Tugas dan Latihan:
#1 Dalam bacaan tentang bahasa Melayu, apa nama yang secara umum diberikan para peneliti bahasa untuk varian-varian lokal bahasa Melayu?
#2 Apakah pernyataan berikut sesuai dengan bacaan tentang bahasa Melayu? Jawab ya atau tidak untuk masing-masing, sertakan kutipan persis dari bacaan yang menjadi dasarnya. (a) Kata "kulkas" merupakan pinjaman dari bahasa Belanda. (b) Bahasa Melayu Tionghoa di Batavia mulai dipakai sebagai bahasa pengantar surat kabar sejak awal abad ke-20. (c) Alfred Russel Wallace mengemukakan pandangannya tentang bahasa Melayu pada abad ke-17.

Bacaan:
..............................

Bahasa Belanda terutama banyak memberi pengayaan di bidang administrasi,
kegiatan resmi (misalnya dalam upacara dan kemiliteran), dan teknologi hingga
awal abad ke-20. Kata-kata seperti asbak, polisi, kulkas, knalpot, dan stempel
adalah pinjaman dari bahasa ini.
Bahasa
yang dipakai pendatang dari Cina juga lambat laun dipakai oleh penutur bahasa
Melayu, akibat kontak di antara mereka yang mulai intensif di bawah penjajahan
Belanda. Sudah dapat diduga, kata-kata Tionghoa yang masuk biasanya berkaitan
dengan perniagaan dan keperluan sehari-hari, seperti pisau, tauge, tahu,
loteng, teko, tauke, dan cukong.
Jan
Huyghen van Linschoten pada abad ke-17 dan Alfred Russel Wallace pada abad
ke-19 menyatakan bahwa bahasa orang Melayu/Melaka dianggap sebagai bahasa yang
paling penting di "dunia timur".[12] Luasnya penggunaan bahasa Melayu
ini melahirkan berbagai varian lokal dan temporal. Bahasa perdagangan
menggunakan bahasa Melayu di berbagai pelabuhan Nusantara bercampur dengan
bahasa Portugis, bahasa Tionghoa, maupun bahasa setempat. Terjadi proses
pidginisasi di beberapa kota pelabuhan di kawasan timur Nusantara, misalnya di
Manado, Ambon, dan Kupang. Orang-orang Tionghoa di Semarang dan Surabaya juga
menggunakan varian bahasa Melayu pidgin. Terdapat pula bahasa Melayu Tionghoa
di Batavia. Varian yang terakhir ini malah dipakai sebagai bahasa pengantar
bagi beberapa surat kabar pertama berbahasa Melayu (sejak akhir abad ke-19).[13]
Varian-varian lokal ini secara umum dinamakan bahasa Melayu Pasar oleh para
peneliti bahasa.

..............................

Daftar Data:
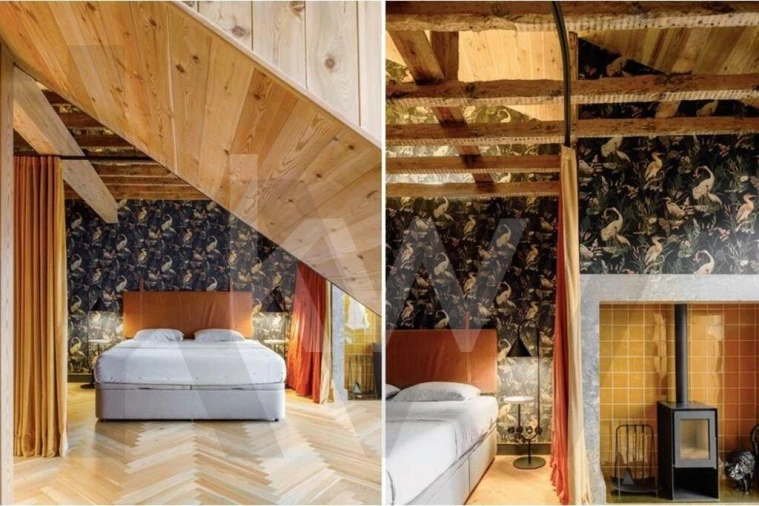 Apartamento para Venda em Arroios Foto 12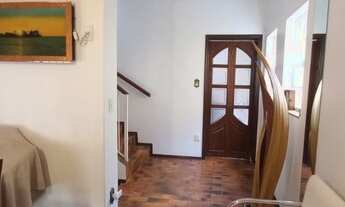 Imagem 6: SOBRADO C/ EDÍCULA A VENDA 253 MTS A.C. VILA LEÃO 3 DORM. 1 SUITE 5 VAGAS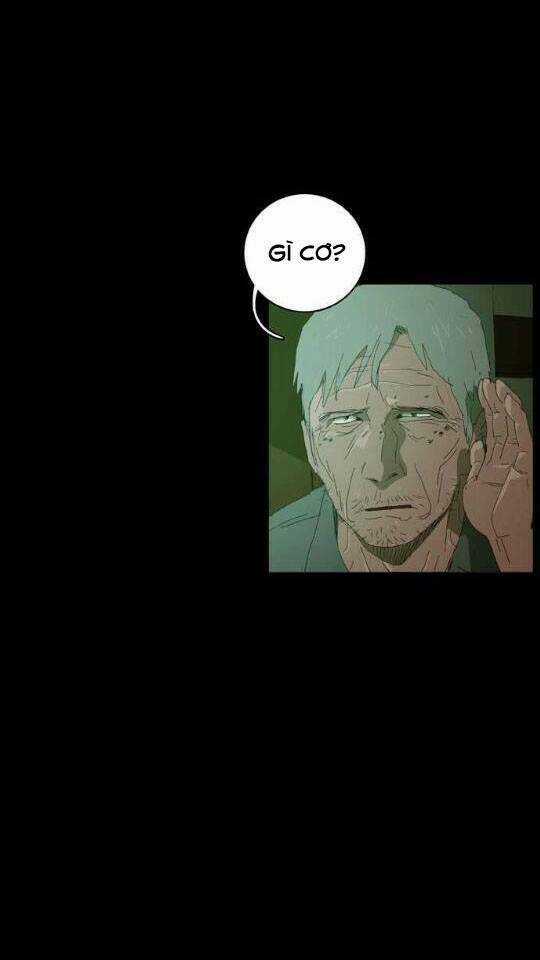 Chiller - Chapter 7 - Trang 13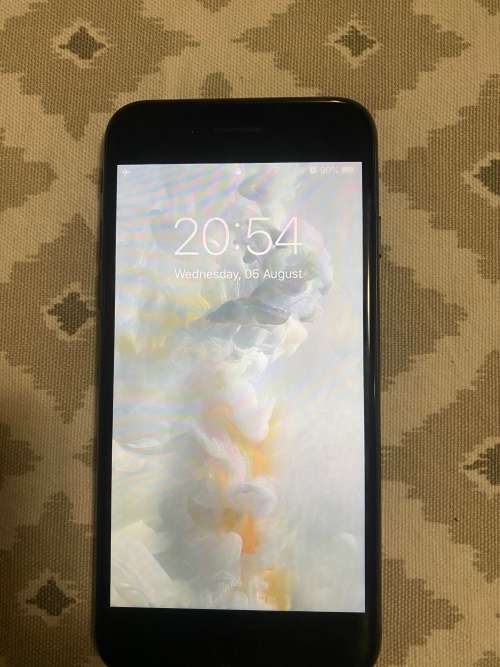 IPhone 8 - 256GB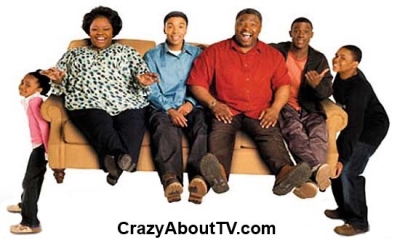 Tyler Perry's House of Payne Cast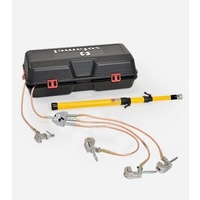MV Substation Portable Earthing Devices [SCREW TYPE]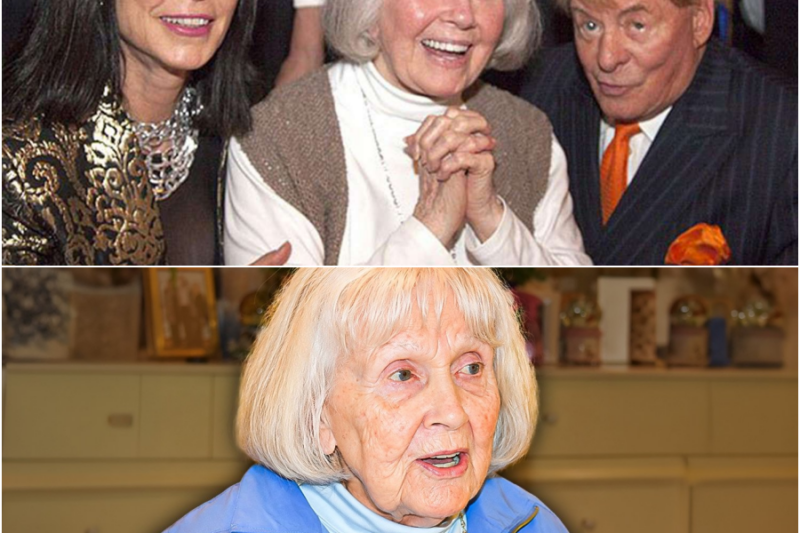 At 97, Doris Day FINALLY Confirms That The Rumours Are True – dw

..............................

Jawaban Soal:
#1 Bahasa Melayu Pasar.

#2
(a) Ya: "Kata-kata seperti asbak, polisi, kulkas, knalpot, dan stempel adalah pinjaman dari bahasa ini."
(b) Tidak: "dipakai sebagai bahasa pengantar bagi beberapa surat kabar pertama berbahasa Melayu (sejak akhir abad ke-19)"
(c) Tidak: "Alfred Russel Wallace pada abad ke-19"